Verfasst von: Marc Marius Müller | September 28, 2007

Und los gehts – Universität Woche 1

In Übereinstimung mit den Forderungen aus Deutschland muss ich ja vor Ort ein paar Credits sammeln, damit mir das Auslandssemster überhaupt angerechnet wird. Das wären an sich 15, aber um eine gewisse Dame glücklich zu machen, die ich nicht namentlich erwähnen möchte, mache ich halt 30, bzw versuche es. Wie bereits vorher mal erwähnt ist es für Spanier verwunderlich, dass ich richtig studieren möchte, und nun insgesamt 6 Kurse belege – was für mich relativ selbstverständlich war.

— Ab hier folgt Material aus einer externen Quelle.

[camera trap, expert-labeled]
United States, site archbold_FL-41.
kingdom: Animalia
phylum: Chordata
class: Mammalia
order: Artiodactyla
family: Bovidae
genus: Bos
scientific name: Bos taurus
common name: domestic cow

Insgesamt ergab sich nun folgende Fächerwahl:

  • Programacion de Videojuegos | Videospiel-Programmierung
  • Historia del Cine Español | Geschichte des spanischen Kinos
  • Introduccion a los Sistemas Informaticos Inteligentes | Einführung in intelligente Systeme
  • Ingenieria de Software de Gestion | Software Engineering
  • Diseño de Interfaces de Usuario | Interface Design
  • Sistemas Multimedia | Multimedia Systeme

Gewöhnungsbedürftig ist dabei, dass es auch Kurse von 18-20 Uhr geben wird, was mir nicht so gut gefällt, aber da ich den Freitag komplett frei habe, werde ich das wohl in Kauf nehmen können.

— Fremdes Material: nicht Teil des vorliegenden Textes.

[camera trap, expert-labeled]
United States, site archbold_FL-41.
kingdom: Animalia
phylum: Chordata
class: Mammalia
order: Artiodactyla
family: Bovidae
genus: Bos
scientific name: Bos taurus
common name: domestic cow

Am Montag ging es um 14 Uhr los mit spanischem Kino. Um mir entgegen zu kommen bot mir die Professorin an, ich könne wegen der Sprachprobleme gerne einen Stummfilm analysieren als Semesterarbeit. Fand ich jedenfalls enorm nett, wenn ich auch lieber einen “echten” Film nehmen würde. Als Zusatzaufgabe für ein paar Punkte zur Notenaufbesserung kann man auch als Freiwilliger beim Filmfestival in Ourense mitwirke, was ich durchaus mal in Erwägung ziehen will, da ich dort sowieso gern hin wollte. Der Kurs geht allerdings erst am 15. Oktober wirklich los, was auch ganz nett ist.

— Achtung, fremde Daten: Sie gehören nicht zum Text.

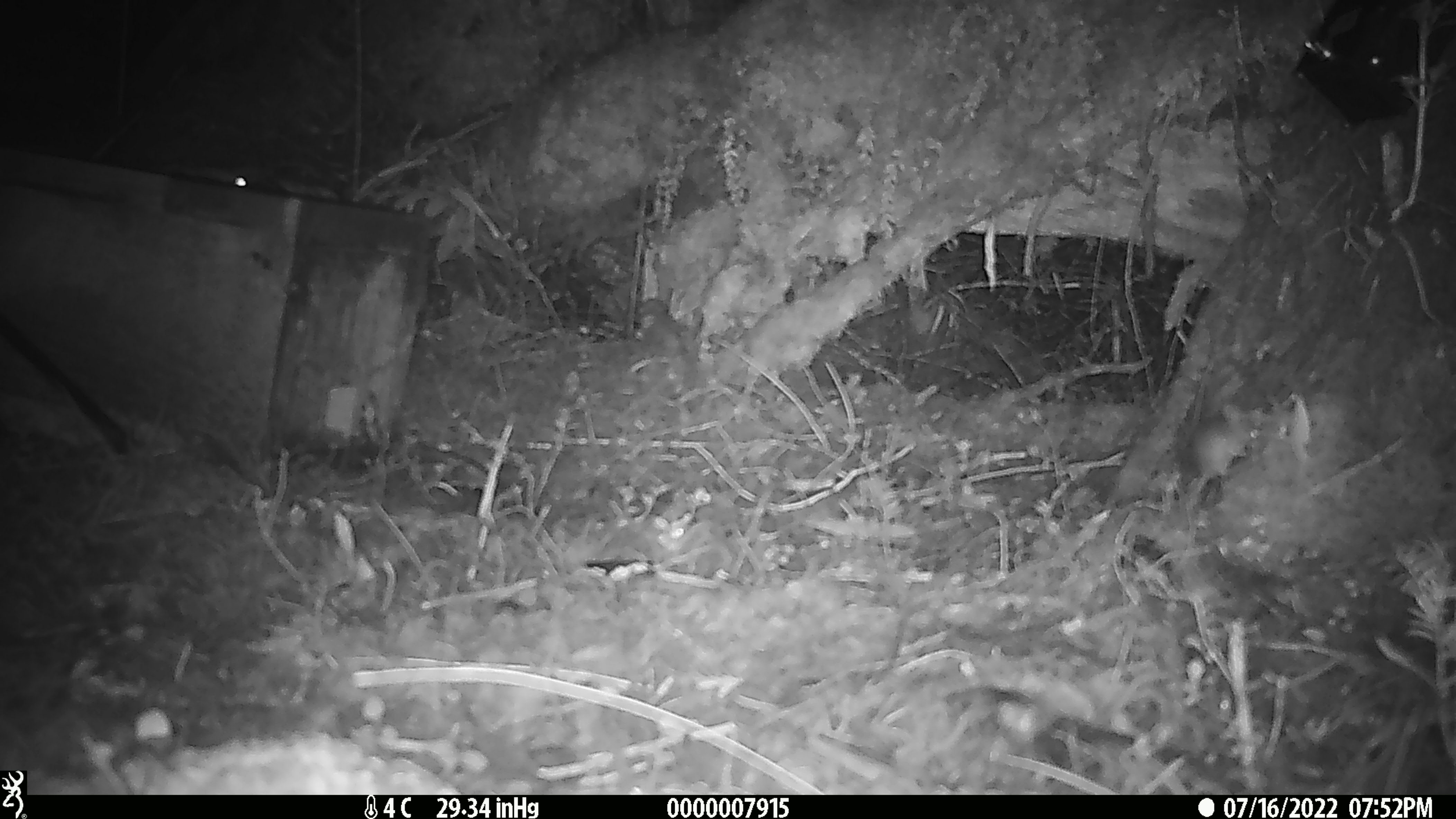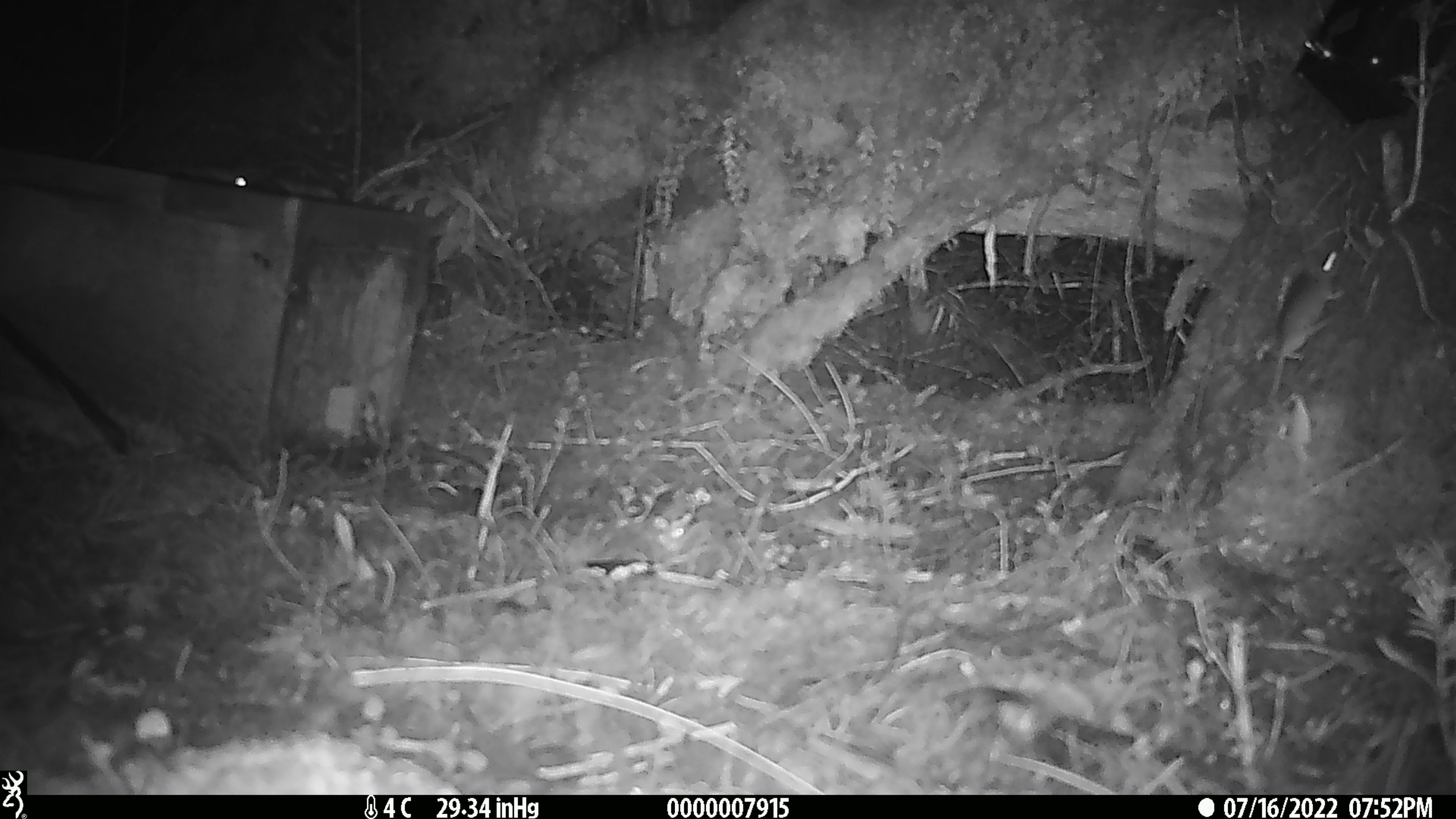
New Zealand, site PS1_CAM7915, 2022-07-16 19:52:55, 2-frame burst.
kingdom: Animalia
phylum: Chordata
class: Mammalia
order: Rodentia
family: Muridae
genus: Mus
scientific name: Mus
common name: mouse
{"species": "mouse (Mus)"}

Am Dienstag ging es weiter mit Software Engineering. Der Professor war mir von Gesprächen in der Woche zuvor bekannt und da eigentlich recht freundlich. Trotz einiger Scherze am Rand fuhr er jedoch gleich Geschütze wie Anwesenheitspflicht und Zeitplankontrollen auf. Das war zwar ein kleiner Schock, aber da das Fach noch aus Deutschland als Pflichtfach auf der Liste steht muss ich da nun wohl durch – zumal der Professor in Deutschland auch alles andere als ein Menschenfreund war. In der Einführung in intelligente Systeme im Anschluss ging es in der Präsentaton der Fachinhalte um Suchalgorithmen und logische Programmierung mit Prolog. Eigentlich abschreckend, aber irgendwie auch interessant. Wurde also in die Liste der Fächer aufgenommen, die wohl tatsächlich zum Lernen da sind.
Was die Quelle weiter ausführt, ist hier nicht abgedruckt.